#### Texto proporcionado ####

40 Festival Internacional de Cine de Toronto
Leonardo García Tsao
Toronto.
A pesar de que hace tiempo que Ridley Scott no dirige un filme digno
del talento demostrado en sus primeras películas, uno no pierde la
esperanza y acude siempre a ver su producción más reciente. Ese fue el
caso de The Martian –en México se va a titular Misión rescate y se estrenará en un par de semanas–, proyectada en el TIFF en una de sus funciones de gala.
Si bien Scott había aportado dos obras capitales a la ciencia ficción –Alien (1979) y Blade Runner (1982),
claro– su tardío regreso al género es otro boleto. Su historia es muy
simple: el astronauta Mark Watney (Matt Damon) es dado por muerto y
abandonado en Marte por sus compañeros; le tocará al hombre valerse de
su ingenio y conocimiento para sobrevivir mientras los científicos de
la NASA intentarán idear un plan viable para rescatarlo.
La idea no es nueva. De hecho, hay una película de mediados de los años 60 llamada Robinson Crusoe en Marte (debida a Byron Haskin). Sin embargo, la referencia más cercana de naufragar en el espacio es Gravedad (Alfonso Cuarón, 2013). Y qué elemental resulta en comparación The Martian.

#### Material recopilado ####

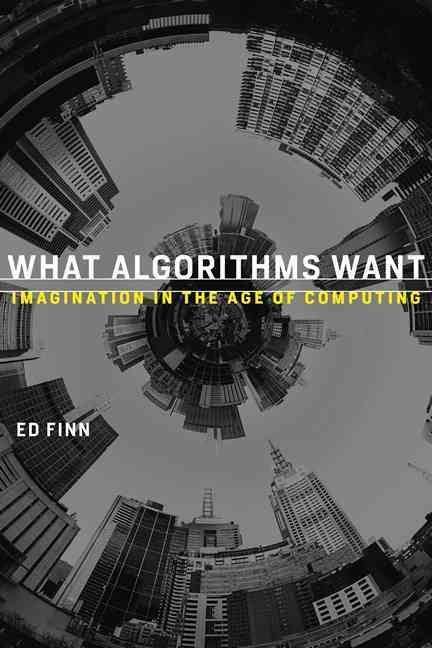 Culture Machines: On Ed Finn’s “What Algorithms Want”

####

**Trabajo por hacer**:
1. Edita la reseña: reescribe todo lo que va desde "La idea no es" hasta "comparación The Martian." y pon "Gravity" en lugar de "Gravedad".
2. Según la reseña, ¿con qué título se va a estrenar The Martian en México?
El listado no cuenta para nada en este trabajo.

**Respuestas**:
1.
La idea no es nueva. De hecho, hay una película de mediados de los años 60 llamada Robinson Crusoe en Marte (debida a Byron Haskin). Sin embargo, la referencia más cercana de naufragar en el espacio es Gravity (Alfonso Cuarón, 2013). Y qué elemental resulta en comparación The Martian.

2. Misión rescate.